▶ THE PROBLEM
Print every line of the material below exactly as it stands, but omit the pictures.
(DATA SUPPLIED)
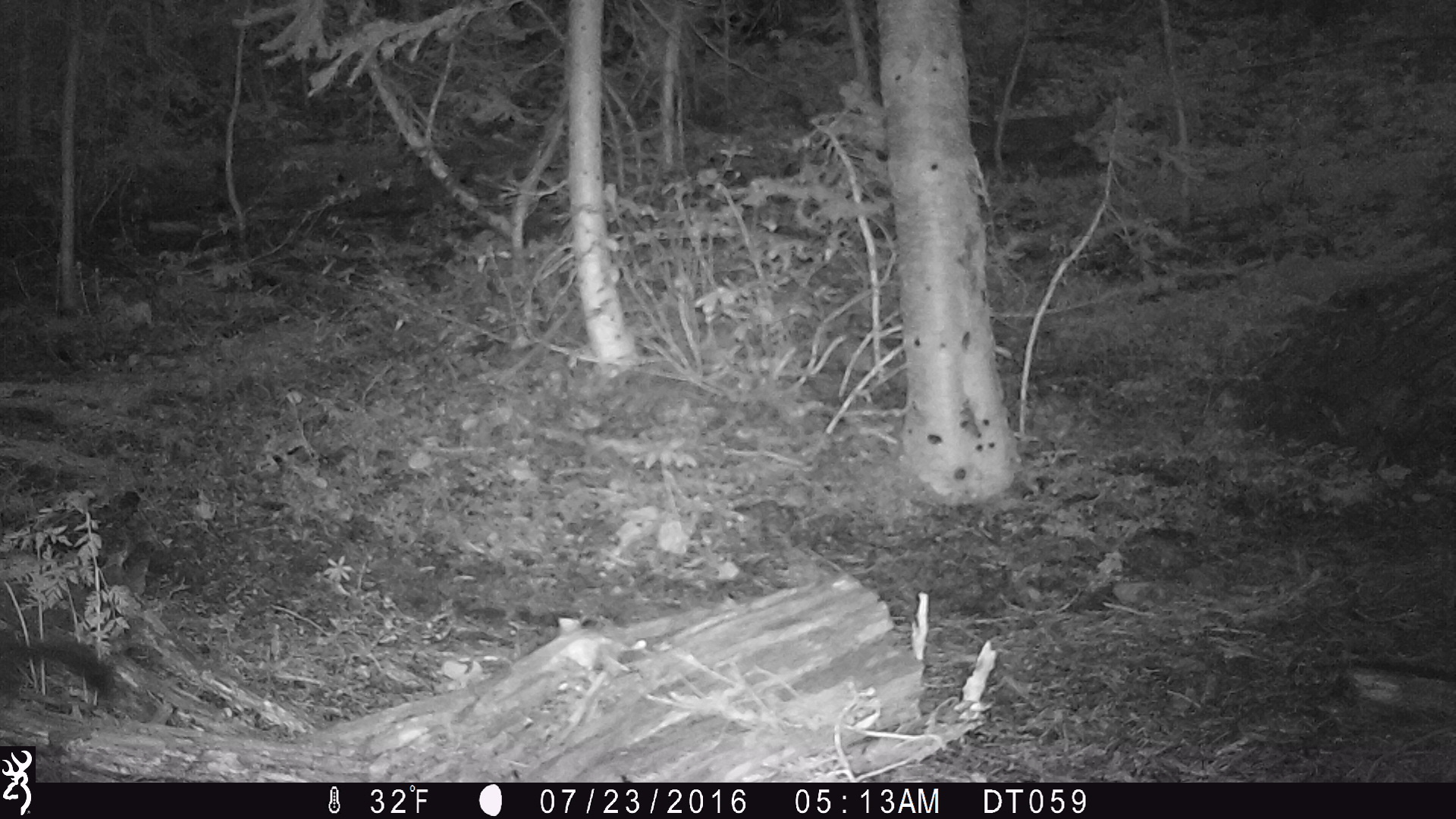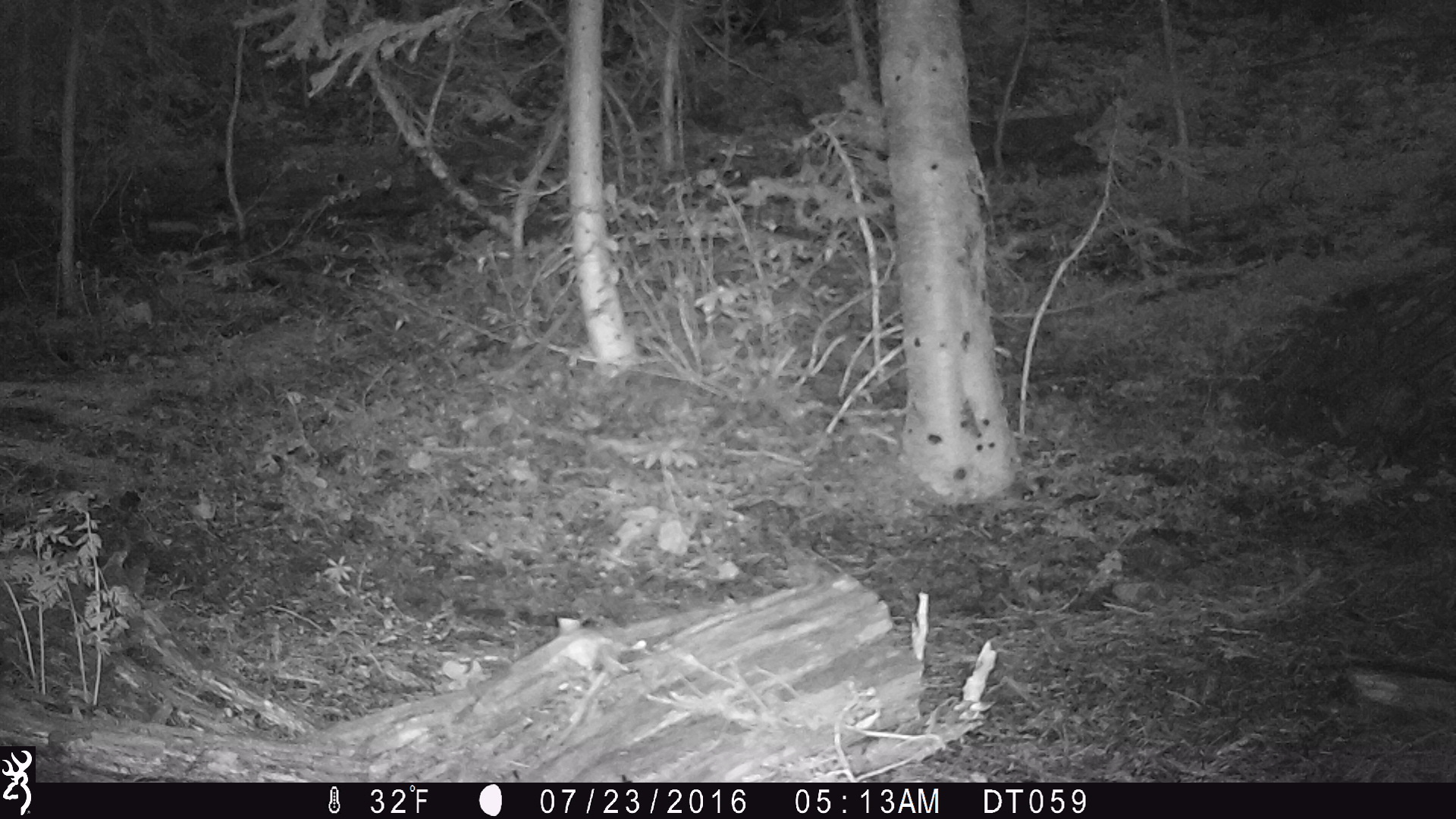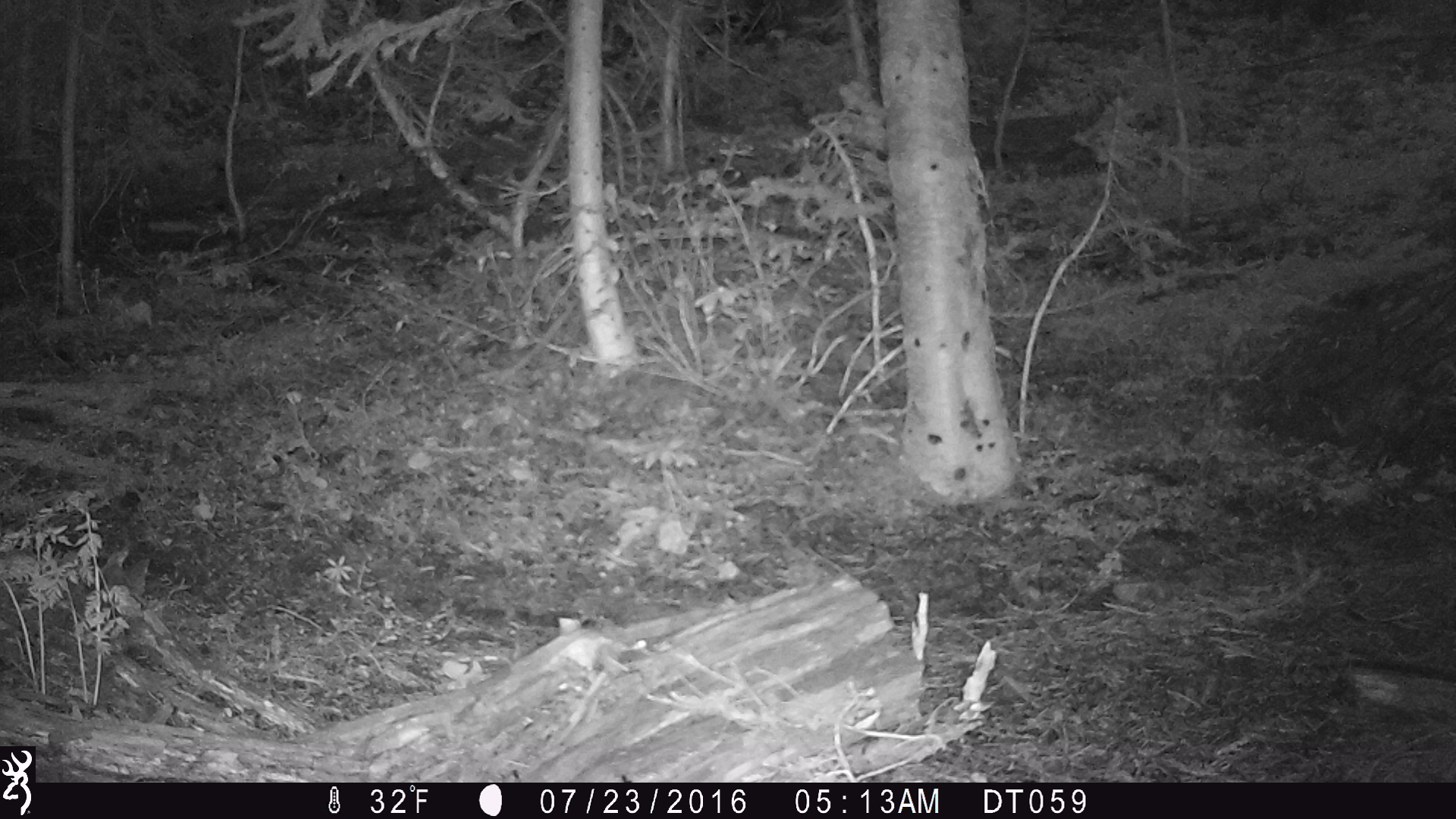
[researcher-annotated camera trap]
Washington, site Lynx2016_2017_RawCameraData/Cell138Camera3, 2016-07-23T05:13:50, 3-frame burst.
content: unidentified animal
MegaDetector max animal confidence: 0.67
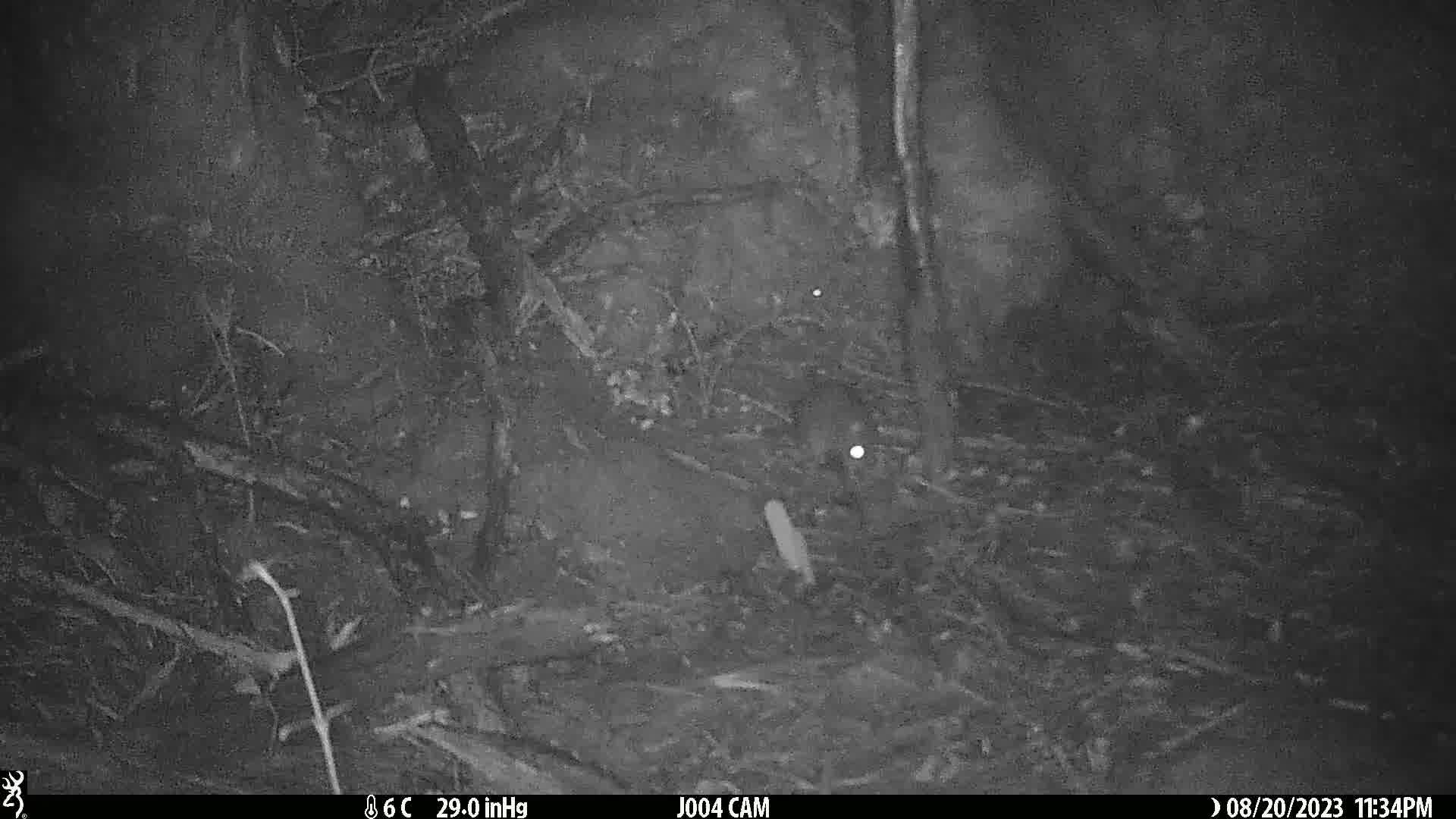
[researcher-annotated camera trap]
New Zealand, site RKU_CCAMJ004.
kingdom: Animalia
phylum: Chordata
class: Mammalia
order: Rodentia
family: Muridae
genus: Rattus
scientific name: Rattus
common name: rat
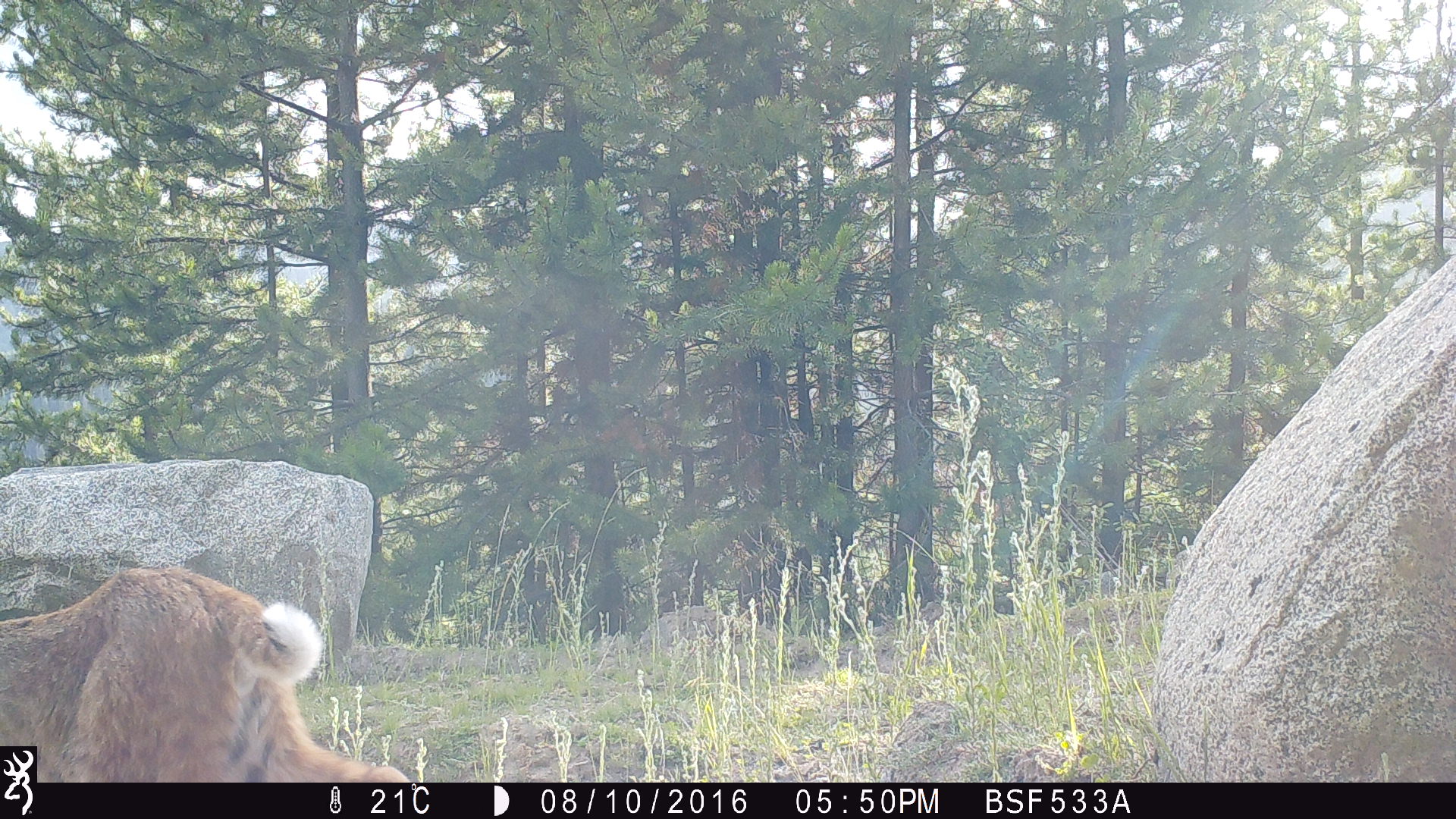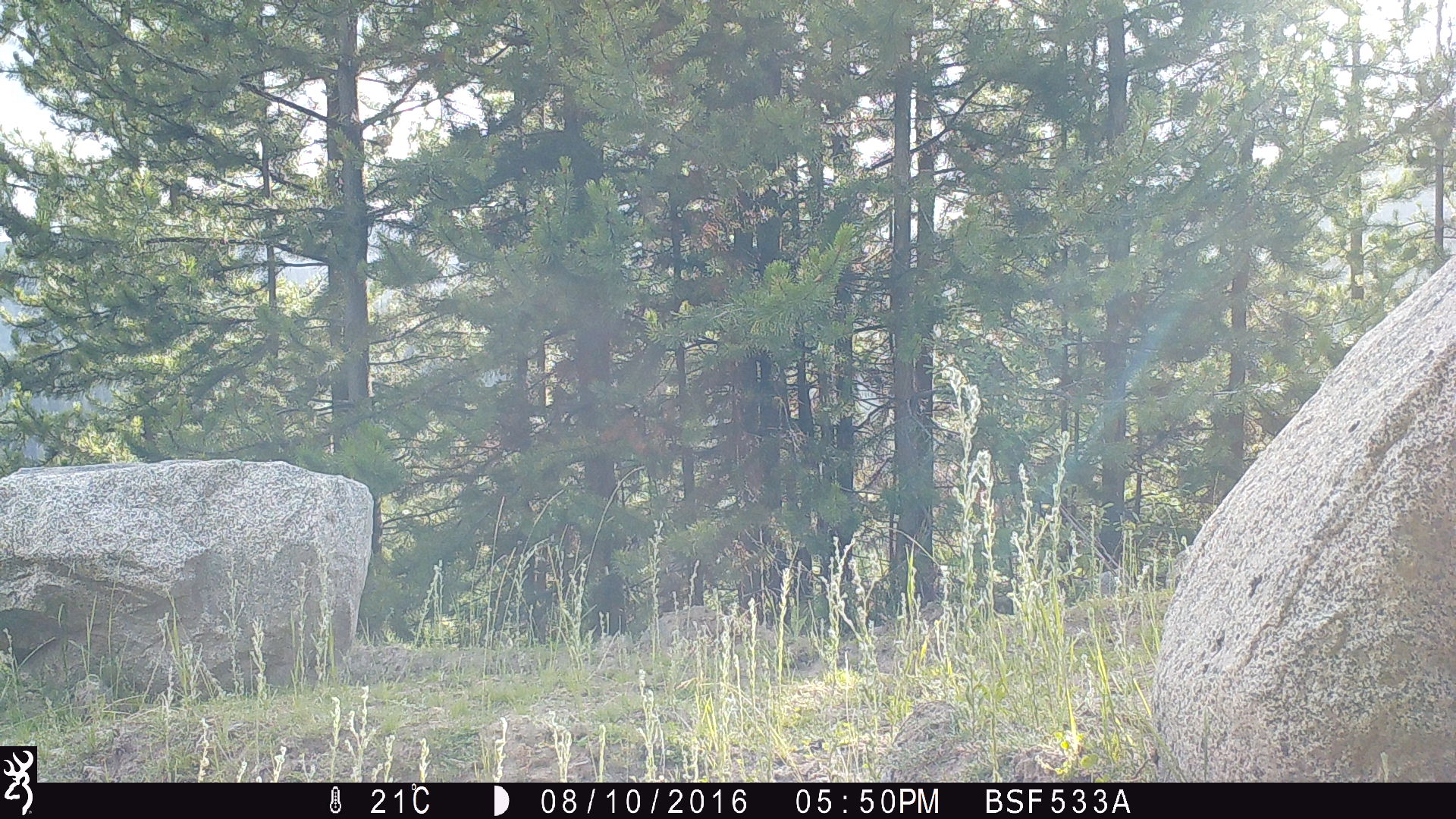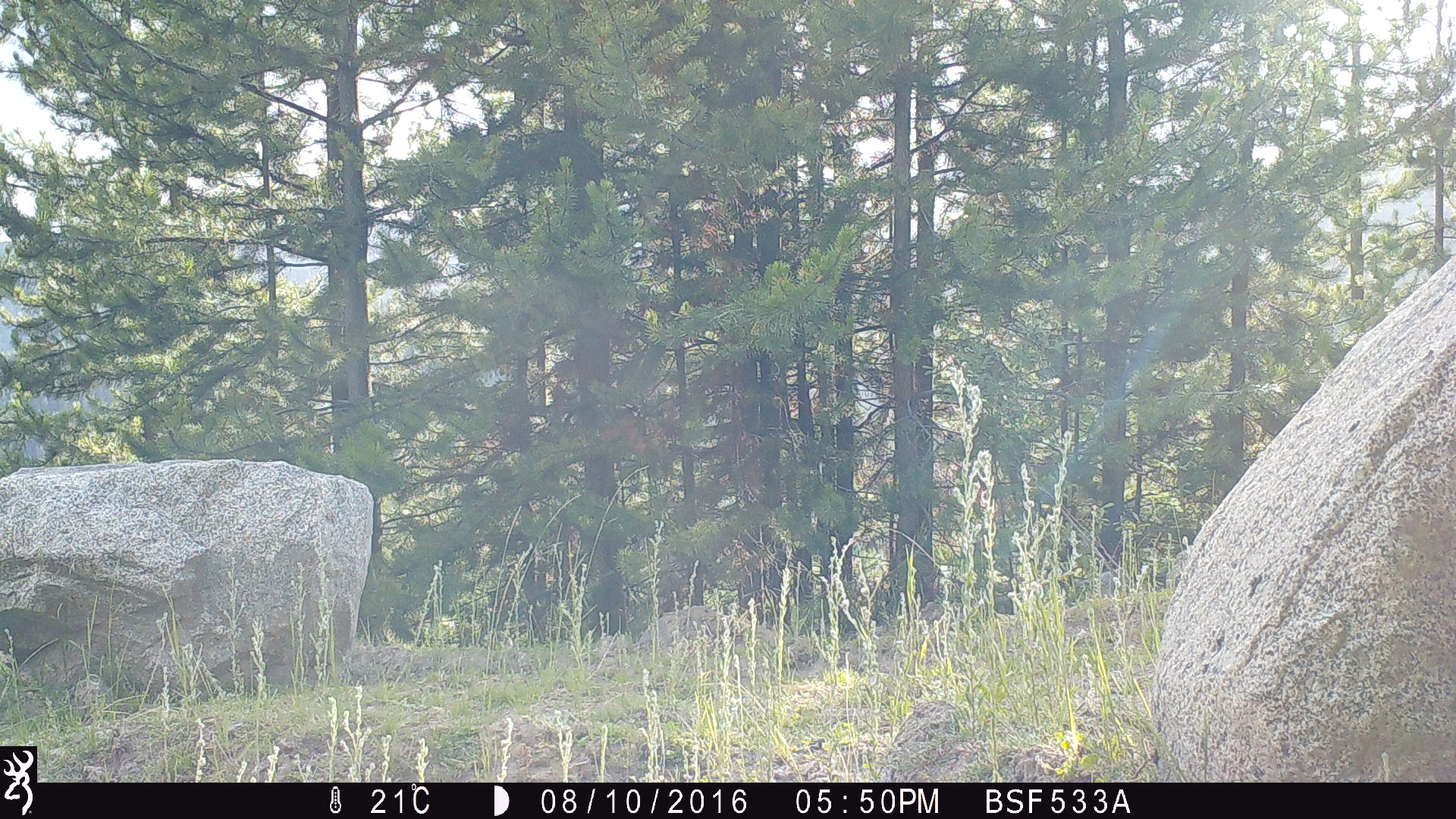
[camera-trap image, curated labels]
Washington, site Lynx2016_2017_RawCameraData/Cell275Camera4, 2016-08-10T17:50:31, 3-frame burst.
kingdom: Animalia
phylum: Chordata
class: Mammalia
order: Carnivora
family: Felidae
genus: Lynx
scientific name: Lynx rufus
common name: bobcat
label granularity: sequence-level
(End DATA SUPPLIED)
▶ RESPONSE TO THE EXERCISE
[researcher-annotated camera trap]
Washington, site Lynx2016_2017_RawCameraData/Cell138Camera3, 2016-07-23T05:13:50, 3-frame burst.
content: unidentified animal
MegaDetector max animal confidence: 0.67
[researcher-annotated camera trap]
New Zealand, site RKU_CCAMJ004.
kingdom: Animalia
phylum: Chordata
class: Mammalia
order: Rodentia
family: Muridae
genus: Rattus
scientific name: Rattus
common name: rat
[camera-trap image, curated labels]
Washington, site Lynx2016_2017_RawCameraData/Cell275Camera4, 2016-08-10T17:50:31, 3-frame burst.
kingdom: Animalia
phylum: Chordata
class: Mammalia
order: Carnivora
family: Felidae
genus: Lynx
scientific name: Lynx rufus
common name: bobcat
label granularity: sequence-level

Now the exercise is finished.